Das Olympiadach wurde über dem Stadion zum größten Teil über der Haupttribüne des Stadions verwirklicht, die sich auf der Westseite befindet. Auf dem dem Randseil des Dachs sind zwei der vier Flutlichtbatterien befestigt, die das Stadion beleuchten. Darüber hinaus gibt es sechs kleinere Lichtquellen, die zur Beleuchtung des Stadions gedacht sind.[23] Über der Arena befinden sich etwa 34.550 Quadratmeter des Dachs, also knapp die Hälfte der gesamten Konstruktion.[24] Da Stützen auf den Tribünen zu Gunsten der Sicht der Zuschauer vermieden werden mussten, wurden zwei große Masten auf 70 Meter Höhe sowie sechs kleineren Masten, die wegen der großen Fläche die Luftstützen tragen errichtet. Für die Tiefpunkte hinter der Tribüne konnte man herkömmliche Anker verwenden, während über der Westtrbüne 440 Meter Rundseile gespannt werden mussten, da die Masten nicht im Spielfeld untergebracht werden durften. Diese Seile wurden über die Dachkonstruktion gespannt und auf der gegenüberliegenden Seite mit 4.000 Tonnen schweren Betonquadern in den teilweise 30 Meter tiefen Boden verankert.[15]

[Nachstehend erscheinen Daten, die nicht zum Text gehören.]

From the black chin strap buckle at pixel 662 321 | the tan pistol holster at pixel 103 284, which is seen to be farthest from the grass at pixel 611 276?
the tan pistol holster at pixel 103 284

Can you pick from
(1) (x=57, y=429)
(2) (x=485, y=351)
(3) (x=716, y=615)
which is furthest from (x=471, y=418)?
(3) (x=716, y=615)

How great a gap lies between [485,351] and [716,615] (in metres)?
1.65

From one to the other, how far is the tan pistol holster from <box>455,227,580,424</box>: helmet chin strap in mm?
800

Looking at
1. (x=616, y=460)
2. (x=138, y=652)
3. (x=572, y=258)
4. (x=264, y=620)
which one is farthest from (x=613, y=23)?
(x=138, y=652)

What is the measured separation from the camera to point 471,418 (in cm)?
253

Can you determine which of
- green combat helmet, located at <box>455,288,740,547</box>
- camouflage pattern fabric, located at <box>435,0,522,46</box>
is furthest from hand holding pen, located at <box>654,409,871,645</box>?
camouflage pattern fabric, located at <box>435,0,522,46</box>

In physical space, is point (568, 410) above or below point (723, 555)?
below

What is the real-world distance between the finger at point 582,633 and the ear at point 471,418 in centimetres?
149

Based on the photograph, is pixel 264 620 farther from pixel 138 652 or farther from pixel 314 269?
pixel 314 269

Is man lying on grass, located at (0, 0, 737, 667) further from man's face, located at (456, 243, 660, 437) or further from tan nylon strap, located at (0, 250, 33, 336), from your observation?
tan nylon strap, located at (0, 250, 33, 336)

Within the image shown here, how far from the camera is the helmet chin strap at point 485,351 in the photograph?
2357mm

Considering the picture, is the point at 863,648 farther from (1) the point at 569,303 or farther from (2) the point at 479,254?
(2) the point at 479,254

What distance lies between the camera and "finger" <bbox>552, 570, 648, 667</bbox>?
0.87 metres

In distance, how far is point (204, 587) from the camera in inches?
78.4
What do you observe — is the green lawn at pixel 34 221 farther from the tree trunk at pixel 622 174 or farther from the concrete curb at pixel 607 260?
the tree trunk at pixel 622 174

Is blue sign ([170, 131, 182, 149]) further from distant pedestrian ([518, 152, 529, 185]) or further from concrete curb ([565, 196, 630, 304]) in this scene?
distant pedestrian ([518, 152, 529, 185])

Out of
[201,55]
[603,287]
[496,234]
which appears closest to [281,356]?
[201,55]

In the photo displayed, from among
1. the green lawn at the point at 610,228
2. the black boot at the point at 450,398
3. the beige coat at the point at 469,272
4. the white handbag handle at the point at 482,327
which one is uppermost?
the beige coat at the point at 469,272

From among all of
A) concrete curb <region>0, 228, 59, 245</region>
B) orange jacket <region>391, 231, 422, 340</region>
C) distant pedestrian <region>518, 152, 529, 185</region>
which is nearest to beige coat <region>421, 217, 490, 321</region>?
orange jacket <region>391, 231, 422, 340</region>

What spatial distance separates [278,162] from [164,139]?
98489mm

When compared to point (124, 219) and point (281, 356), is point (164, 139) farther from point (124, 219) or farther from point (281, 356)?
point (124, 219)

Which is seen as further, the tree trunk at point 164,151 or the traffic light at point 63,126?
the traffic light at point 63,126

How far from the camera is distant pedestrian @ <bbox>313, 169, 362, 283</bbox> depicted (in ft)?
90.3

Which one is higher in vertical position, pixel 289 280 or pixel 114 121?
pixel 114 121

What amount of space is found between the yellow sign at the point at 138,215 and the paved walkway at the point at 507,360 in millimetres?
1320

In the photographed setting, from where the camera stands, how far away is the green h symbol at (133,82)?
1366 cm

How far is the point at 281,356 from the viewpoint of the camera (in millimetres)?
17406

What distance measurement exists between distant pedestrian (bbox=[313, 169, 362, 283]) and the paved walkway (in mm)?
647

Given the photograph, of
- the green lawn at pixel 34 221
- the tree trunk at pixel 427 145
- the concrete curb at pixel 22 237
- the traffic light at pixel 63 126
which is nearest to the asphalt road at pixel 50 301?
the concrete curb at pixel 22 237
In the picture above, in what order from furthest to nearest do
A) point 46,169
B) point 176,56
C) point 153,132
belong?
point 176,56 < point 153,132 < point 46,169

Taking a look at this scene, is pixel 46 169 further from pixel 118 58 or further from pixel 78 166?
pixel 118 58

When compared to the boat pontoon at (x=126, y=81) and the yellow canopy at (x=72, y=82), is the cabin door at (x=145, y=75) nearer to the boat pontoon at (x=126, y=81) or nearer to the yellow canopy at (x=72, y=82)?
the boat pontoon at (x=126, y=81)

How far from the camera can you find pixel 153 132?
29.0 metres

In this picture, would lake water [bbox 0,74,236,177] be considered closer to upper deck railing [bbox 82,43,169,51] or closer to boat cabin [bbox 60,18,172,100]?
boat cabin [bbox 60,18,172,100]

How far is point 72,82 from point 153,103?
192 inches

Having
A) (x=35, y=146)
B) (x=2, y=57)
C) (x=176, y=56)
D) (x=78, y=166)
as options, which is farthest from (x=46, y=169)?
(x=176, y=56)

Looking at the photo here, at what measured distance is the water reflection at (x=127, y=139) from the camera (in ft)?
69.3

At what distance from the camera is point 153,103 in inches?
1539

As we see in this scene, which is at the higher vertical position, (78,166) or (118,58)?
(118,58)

Halle[Bearbeiten | Quelltext bearbeiten]

Das Zeltdach erstreckt sich über 21.750 Quadratmeter der Olympiahalle.[24] Das Dach verfügt dort über einen Haupttragwerk, das mit Hilfe von vier Binder an den Knotenpunkten unterstützt wird. Die beiden inneren Binder beginnen an jeweils einem außerhalb der Halle stehenden, 70 Meter hohen abgespannten Masten mit einem Knotenpunkt. Zusätzlich verfügt die Halle über zwei äußere Hauptbinder. An diesen ist im Halleninneren eine Beleuchterbühne angehängt. Zwei Nebenbinder, die sich zwischen den Seiten- und Außenfeldern befinden, enthalten je zwei Stützen und einen in der Halle verankerten Tiefpunkt.[25]

Schwimmhalle[Bearbeiten | Quelltext bearbeiten]

Mit 11.750 Quadratmeter Dachoberfläche ist die Schwimmhalle die kleinste durch das Olympiadach überdachte Sportstätte.[24] Die Dachfläche wurde frei geformt. Die Höhe des Dachs wurde unter anderem durch den zehn Meter hohen Sprungturm in der Halle geprägt. Das Dach verfügt über ein 9400 Quadratmeter großes Hauptnetz, das mit einem 2500 Quadratmeter großen Netz gekoppelt ist. Unter dem Hauptnetz befindet sich ein Ringseil, auf das die Kräfte des Dachs einwirken. Durch Radialseile werden diese nach unten abgespannt.[26]

Zwischenwege[Bearbeiten | Quelltext bearbeiten]

Stadion – Halle

Zwischen der Sporthalle und der Schwimmhalle befinden sich 5.800 Quadratmeter des Olympiadachs.[24] Es besteht aus drei Netzen, die mit mit dem Stadion- und Hallendachabschnitten verbunden sind. Das Dach überdacht zudem Teile einer Fußgängerbrücke, die über dem Mittleren Ring nördlich der beiden Sportstätten verläuft.[27]

Halle – Schwimmhalle

Mit 800 Quadratmeter ist der Zeltdachabschnitt zwischen der Sport- und der Schwimmhalle der kleinste Abschnitt[24] und besteht aus einem einzigen Seilnetz. Die Fläche ist frei geformt.[27]

Rezeption[Bearbeiten | Quelltext bearbeiten]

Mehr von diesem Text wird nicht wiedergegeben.